Example session (input lines prefixed with >, output with <):

< {"type":"ready","version":"0.9.0"}
> {"cmd":"load_vpl","vpl":"event Sensor:\n    temp: float\n\nstream Hot = Sensor .where(temp > 100) .emit(t: temp)"}
< {"type":"loaded","streams":["Hot"],"added":["Hot"],"removed":[],"preserved":[]}
> {"cmd":"inject","event_type":"Sensor","data":{"temp":150}}
< {"type":"output","stream":"Hot","event":{"t":150},"timestamp":"2026-03-26T10:00:00Z"}
> {"cmd":"get_streams"}
< {"type":"streams","streams":[{"name":"Hot","source":"event:Sensor","ops_count":2}]}
> {"cmd":"quit"}
< {"type":"bye"}

This mode is used by the MCP server tools (start_interactive_session, send_interactive_command, get_interactive_events) to let AI agents drive interactive sessions programmatically.

Tips

  • Iterative development: Start with a simple .where() filter, inject test events, then layer on .emit(), sequence patterns, and aggregations one at a time.
  • Multi-line blocks: Any line starting with a VPL keyword (event, stream, connector, fn, context) and ending with : starts multi-line accumulation.

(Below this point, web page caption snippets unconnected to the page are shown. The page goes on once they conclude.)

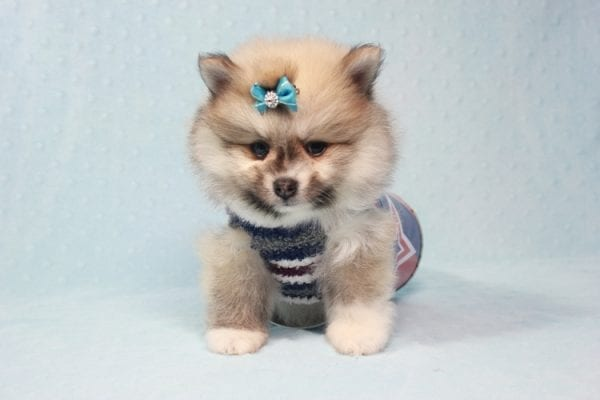 Prince Harry - Small Pomeranian Puppy Found His Lving Home with That Dong from Lakewood CA-12102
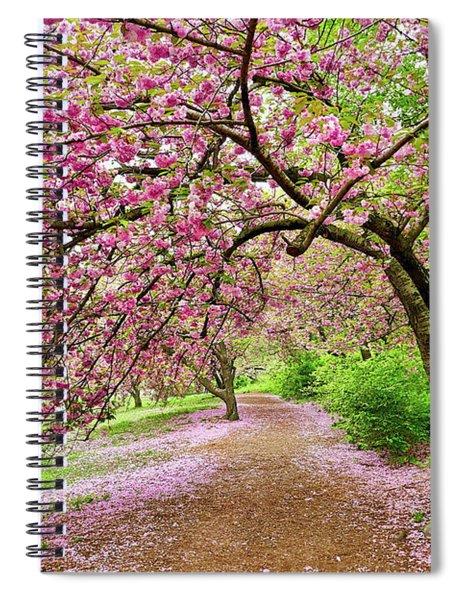 Central Park Cherry Blossoms Spiral Notebook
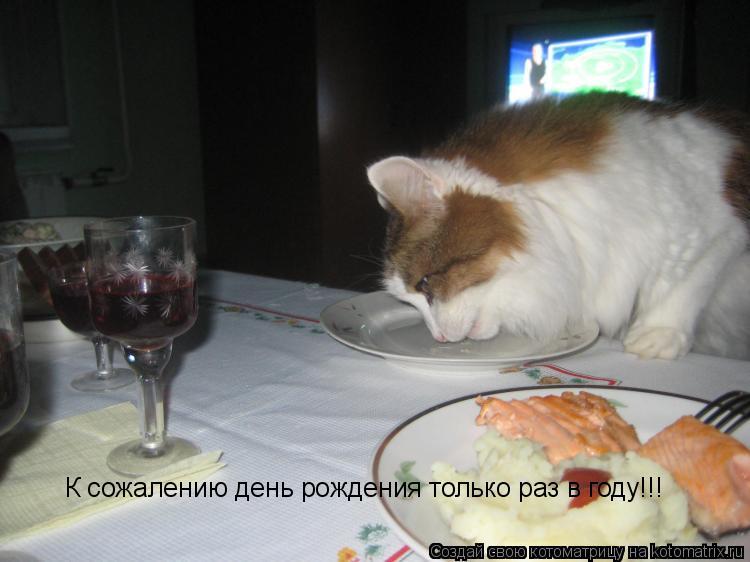 Котоматрица: К сожалению день рождения только раз в году!!!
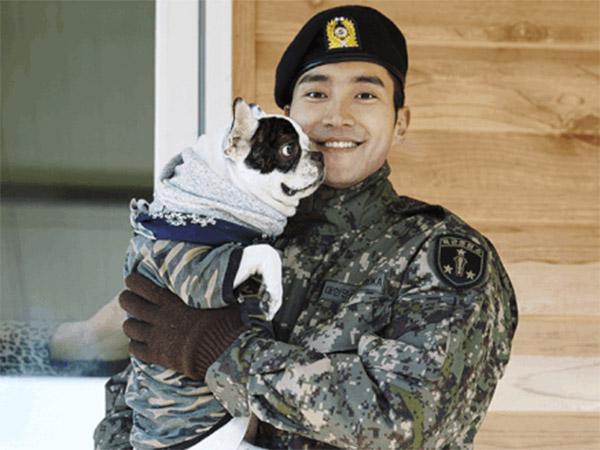Keluarga Siwon Dijatuhi Hukuman Ini Atas Kelalaian Anjing Peliharaannya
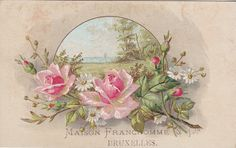 https://flic.kr/p/qk9AM2 | chrom maison franchomme & cie bruxelles -  flower spray below a circular spray - spray of pink roses and daisies - verger paris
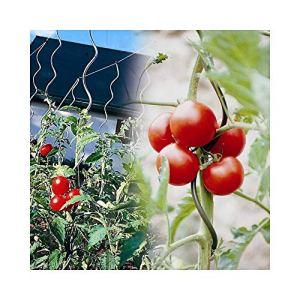 Générique Tuteur à Tomate avec chas – Lot de 15 170 cm Gris 170 cm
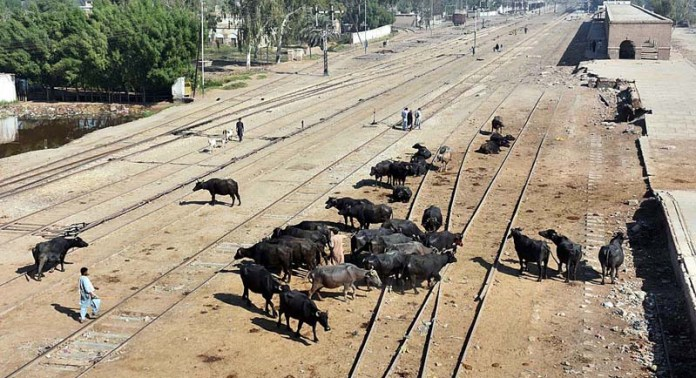 LARKANA: October 20 - A herd of buffaloes walking freely on the rail tracks near railway station may cause any mishap and needs the attention of concerned authorities. APP photo by Nadeem Akhtar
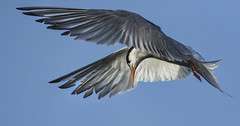 Tern - Fast action photography at its best (Ann and Chris) Tags: avian amazing bird beak beautiful flying feathers hunting hunt hovering impressive looking rutlandwater rutland tern wild wildlife waterbird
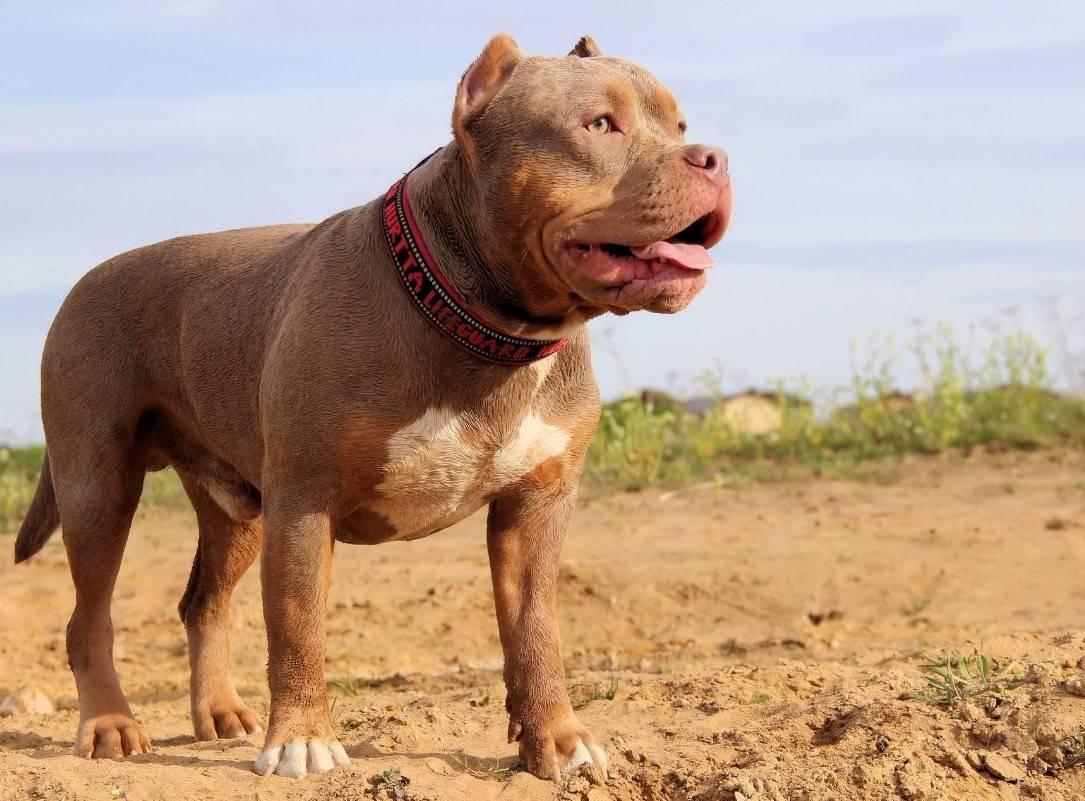 Булли (американский булли): описание породы собак с фото и видео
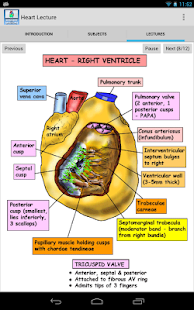 Anatomy Heart Lecture - screenshot thumbnail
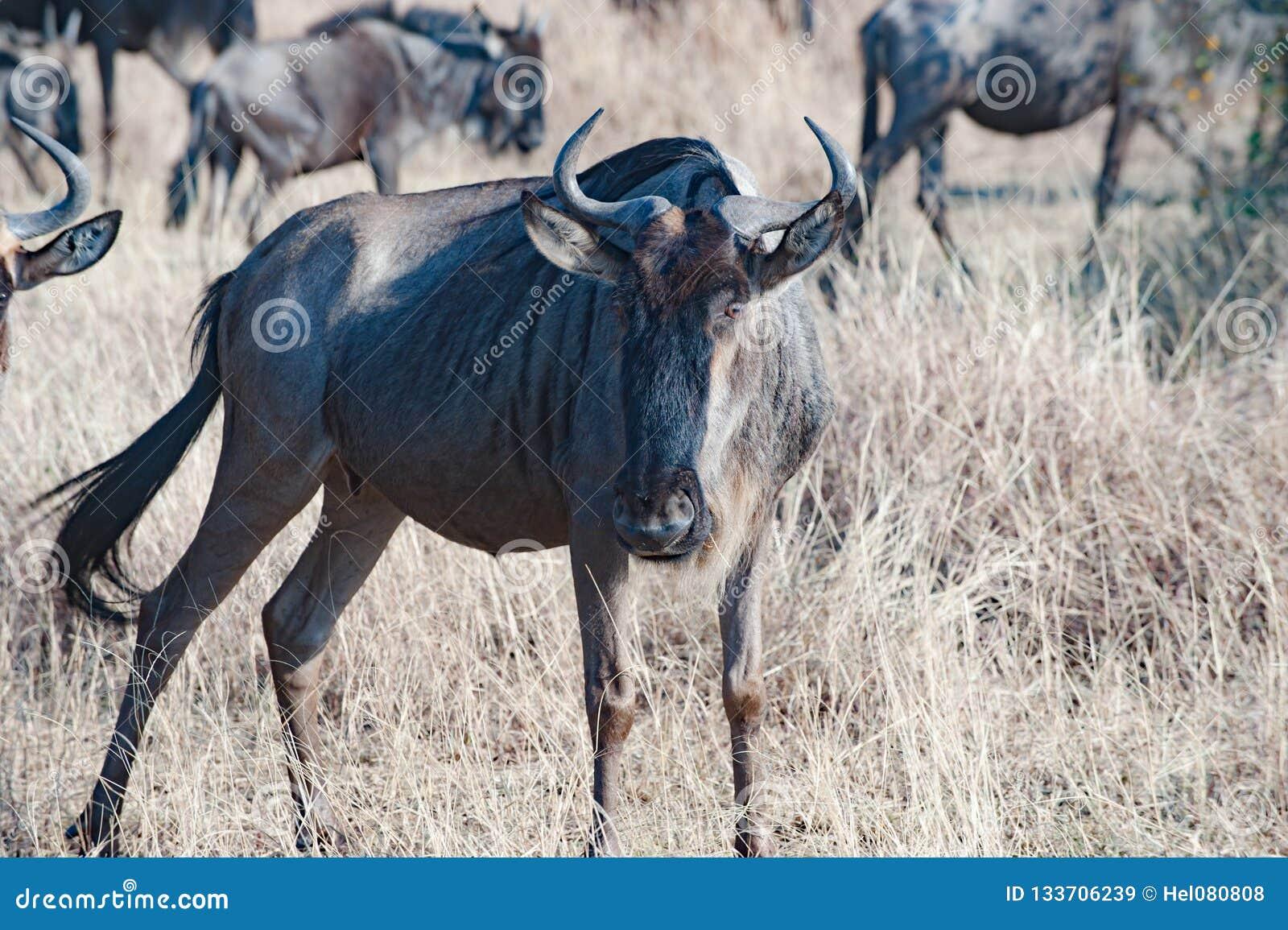 Gnu no savana da planície de Serengeti, Tanzânia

An empty line submits it.
  • History: The shell saves command history to ~/.varpulis_history. Use arrow keys to recall previous inputs.
  • Single-worker debugging: When debugging sequence patterns, start the shell without --generate and inject events manually. This gives deterministic, one-at-a-time processing.
  • Reset without restart: Use :reset to clear all state and start fresh without leaving the shell.